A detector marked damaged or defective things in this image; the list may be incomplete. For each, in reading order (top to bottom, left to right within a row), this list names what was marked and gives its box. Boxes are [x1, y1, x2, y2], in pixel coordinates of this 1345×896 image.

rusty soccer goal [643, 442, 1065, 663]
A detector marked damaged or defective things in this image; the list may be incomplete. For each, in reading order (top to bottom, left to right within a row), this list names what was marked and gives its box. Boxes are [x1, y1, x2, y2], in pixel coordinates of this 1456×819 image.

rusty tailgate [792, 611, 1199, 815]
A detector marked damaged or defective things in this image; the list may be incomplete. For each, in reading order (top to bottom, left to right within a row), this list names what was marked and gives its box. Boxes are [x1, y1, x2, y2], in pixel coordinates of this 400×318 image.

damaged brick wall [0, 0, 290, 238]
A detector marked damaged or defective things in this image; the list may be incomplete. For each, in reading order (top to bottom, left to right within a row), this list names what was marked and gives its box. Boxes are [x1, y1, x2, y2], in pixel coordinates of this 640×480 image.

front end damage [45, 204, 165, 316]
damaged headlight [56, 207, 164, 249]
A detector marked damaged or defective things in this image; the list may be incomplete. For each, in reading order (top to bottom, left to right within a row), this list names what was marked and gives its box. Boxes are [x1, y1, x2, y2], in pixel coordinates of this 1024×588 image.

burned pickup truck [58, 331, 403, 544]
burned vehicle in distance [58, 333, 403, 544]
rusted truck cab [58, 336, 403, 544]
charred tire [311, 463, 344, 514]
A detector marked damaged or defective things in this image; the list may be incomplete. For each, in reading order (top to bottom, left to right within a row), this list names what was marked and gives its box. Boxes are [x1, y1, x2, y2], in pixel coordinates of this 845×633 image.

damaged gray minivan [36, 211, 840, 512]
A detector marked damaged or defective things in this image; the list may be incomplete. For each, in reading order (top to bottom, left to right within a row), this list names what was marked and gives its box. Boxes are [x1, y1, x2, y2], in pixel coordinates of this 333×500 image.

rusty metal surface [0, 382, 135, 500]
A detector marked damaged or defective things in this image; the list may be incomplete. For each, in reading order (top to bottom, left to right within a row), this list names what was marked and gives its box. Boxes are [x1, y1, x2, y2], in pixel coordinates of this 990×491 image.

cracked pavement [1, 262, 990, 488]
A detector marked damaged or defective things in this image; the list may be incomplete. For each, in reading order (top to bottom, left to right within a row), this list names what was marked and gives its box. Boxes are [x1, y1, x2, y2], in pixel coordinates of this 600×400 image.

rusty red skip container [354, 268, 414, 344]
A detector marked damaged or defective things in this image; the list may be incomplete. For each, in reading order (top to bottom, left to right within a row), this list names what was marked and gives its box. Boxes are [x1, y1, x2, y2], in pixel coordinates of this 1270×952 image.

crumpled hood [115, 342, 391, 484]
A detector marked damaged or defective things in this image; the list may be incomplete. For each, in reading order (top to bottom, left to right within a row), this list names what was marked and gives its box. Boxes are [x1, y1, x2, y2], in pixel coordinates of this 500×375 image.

(PROBLEM DESCRIPTION): Set down the whole listing exactly.

(COMPLETED TASK):
A detector marked damaged or defective things in this image; the list may be incomplete. For each, in reading order (top to bottom, left to right within a row), this list names what was marked and gives its box. Boxes are [x1, y1, x2, y2], in pixel coordinates of this 1345×896 image.

rusty soccer goal [643, 442, 1065, 663]
A detector marked damaged or defective things in this image; the list may be incomplete. For each, in reading order (top to bottom, left to right within a row), this list names what was marked and gives its box. Boxes are [x1, y1, x2, y2], in pixel coordinates of this 1456×819 image.

rusty tailgate [792, 611, 1199, 815]
A detector marked damaged or defective things in this image; the list may be incomplete. For each, in reading order (top to bottom, left to right within a row), this list names what was marked and gives its box. Boxes are [x1, y1, x2, y2], in pixel coordinates of this 400×318 image.

damaged brick wall [0, 0, 290, 238]
A detector marked damaged or defective things in this image; the list may be incomplete. For each, in reading order (top to bottom, left to right within a row), this list names what was marked and gives its box. Boxes are [x1, y1, x2, y2], in pixel coordinates of this 640×480 image.

front end damage [45, 204, 165, 316]
damaged headlight [56, 207, 164, 249]
A detector marked damaged or defective things in this image; the list may be incomplete. For each, in reading order (top to bottom, left to right within a row), this list names what was marked and gives its box. Boxes are [x1, y1, x2, y2], in pixel coordinates of this 1024×588 image.

burned pickup truck [58, 331, 403, 544]
burned vehicle in distance [58, 333, 403, 544]
rusted truck cab [58, 336, 403, 544]
charred tire [311, 463, 344, 514]
A detector marked damaged or defective things in this image; the list may be incomplete. For each, in reading order (top to bottom, left to right within a row), this list names what was marked and gives its box. Boxes are [x1, y1, x2, y2], in pixel coordinates of this 845×633 image.

damaged gray minivan [36, 211, 840, 512]
A detector marked damaged or defective things in this image; the list may be incomplete. For each, in reading order (top to bottom, left to right within a row), this list names what was marked and gives its box. Boxes are [x1, y1, x2, y2], in pixel coordinates of this 333×500 image.

rusty metal surface [0, 382, 135, 500]
A detector marked damaged or defective things in this image; the list may be incomplete. For each, in reading order (top to bottom, left to right within a row), this list names what was marked and gives its box. Boxes are [x1, y1, x2, y2], in pixel coordinates of this 990×491 image.

cracked pavement [1, 262, 990, 488]
A detector marked damaged or defective things in this image; the list may be incomplete. For each, in reading order (top to bottom, left to right within a row), this list names what was marked and gives its box. Boxes are [x1, y1, x2, y2], in pixel coordinates of this 600×400 image.

rusty red skip container [354, 268, 414, 344]
A detector marked damaged or defective things in this image; the list may be incomplete. For each, in reading order (top to bottom, left to right within a row), this list names what was marked and gives its box. Boxes are [x1, y1, x2, y2], in pixel coordinates of this 1270×952 image.

crumpled hood [115, 342, 391, 484]
A detector marked damaged or defective things in this image; the list may be incomplete. For each, in reading order (top to bottom, left to right within a row), this list names what was marked and gives its box. Boxes are [x1, y1, x2, y2], in pixel coordinates of this 500×375 image.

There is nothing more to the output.